Given exercise 1:
Print the part of the Ogunyemi transfer article that begins at the words "However, a family" and stops after "Troy, Hurley said.", copied word for word.
--- START Excerpted text ---
However, a family tragedy has reportedly led to a change of heart and Ogunyemi will return to Siena. News of Ogunyemi’s decision was first reported by ESPN.com, with The Saratogian speaking with his high school coach about the situation that led to his return to Jimmy Patsos’ program.

For Ogunyemi, the move had to do with missing his family in Troy, especially after the recent murder of his cousin in Troy, Hurley said.

“He finished out school and tried to fight through it and he really wanted to stay,” Hurley said. “At the end of the six-week period there he realized that he just needed to be home. Nothing wrong with BU, nothing wrong with the program. He left with great things to say about coach (Joe) Jones and he feels bad, but it was just the best thing to be back with his family and that’s where he wanted to be.”

It’s likely that Ogunyemi would need a waiver from the NCAA to be eligible to compete in 2015-16, along the lines of Jerome Seagears’ experience when he decided to transfer from Rutgers to Auburn only to change his mind a few months later. Seagears received the waiver, playing for then first-year head coach Eddie Jordan in 2013-14 before deciding to transfer to UNLV where he’ll play in 2015-16.
--- END Excerpted text ---
Given exercise 2:
Repeat the rows from the line that has "From the items given as" through the end of the rows, swapping "photographed scene" for "pictured scene" and leaving everything else unchanged.
--- START Given records ---
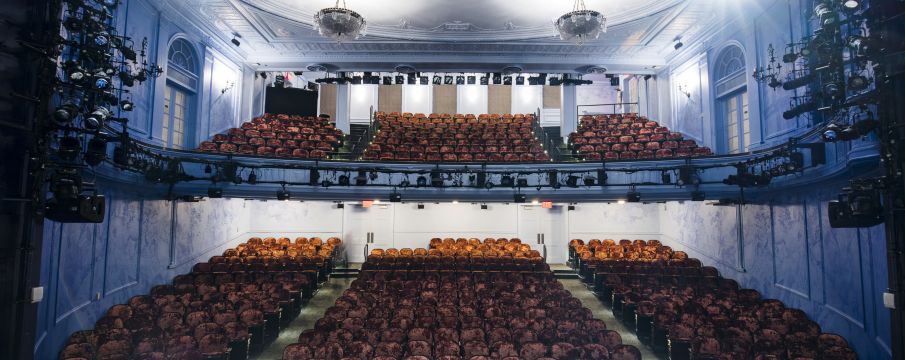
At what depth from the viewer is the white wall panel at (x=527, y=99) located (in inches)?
849

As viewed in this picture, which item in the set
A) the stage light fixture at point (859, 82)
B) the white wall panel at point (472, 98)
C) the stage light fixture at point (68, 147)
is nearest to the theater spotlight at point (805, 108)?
the stage light fixture at point (859, 82)

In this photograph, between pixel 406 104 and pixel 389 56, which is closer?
pixel 389 56

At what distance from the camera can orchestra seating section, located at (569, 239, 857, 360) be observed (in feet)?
21.7

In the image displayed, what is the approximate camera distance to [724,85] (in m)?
11.4

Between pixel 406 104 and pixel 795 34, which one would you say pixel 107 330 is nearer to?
pixel 795 34

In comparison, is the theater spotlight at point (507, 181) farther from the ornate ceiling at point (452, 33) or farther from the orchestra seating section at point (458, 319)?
the ornate ceiling at point (452, 33)

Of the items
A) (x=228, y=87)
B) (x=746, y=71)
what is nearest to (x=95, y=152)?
(x=228, y=87)

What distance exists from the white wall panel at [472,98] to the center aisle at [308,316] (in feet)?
37.1

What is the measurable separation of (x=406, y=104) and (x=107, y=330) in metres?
16.1

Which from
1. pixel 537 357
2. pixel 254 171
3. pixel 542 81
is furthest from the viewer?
pixel 542 81

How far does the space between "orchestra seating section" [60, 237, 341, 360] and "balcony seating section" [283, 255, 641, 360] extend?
121 centimetres

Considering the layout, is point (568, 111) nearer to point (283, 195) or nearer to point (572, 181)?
point (572, 181)

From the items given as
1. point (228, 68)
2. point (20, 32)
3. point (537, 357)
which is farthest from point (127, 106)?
point (228, 68)

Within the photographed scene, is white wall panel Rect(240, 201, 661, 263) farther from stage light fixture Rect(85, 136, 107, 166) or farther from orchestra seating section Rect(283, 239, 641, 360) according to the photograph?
--- END Given records ---
Answer 1:
However, a family tragedy has reportedly led to a change of heart and Ogunyemi will return to Siena. News of Ogunyemi’s decision was first reported by ESPN.com, with The Saratogian speaking with his high school coach about the situation that led to his return to Jimmy Patsos’ program.

For Ogunyemi, the move had to do with missing his family in Troy, especially after the recent murder of his cousin in Troy, Hurley said.

Answer 2:
From the items given as
1. point (228, 68)
2. point (20, 32)
3. point (537, 357)
which is farthest from point (127, 106)?
point (228, 68)

Within the pictured scene, is white wall panel Rect(240, 201, 661, 263) farther from stage light fixture Rect(85, 136, 107, 166) or farther from orchestra seating section Rect(283, 239, 641, 360) according to the photograph?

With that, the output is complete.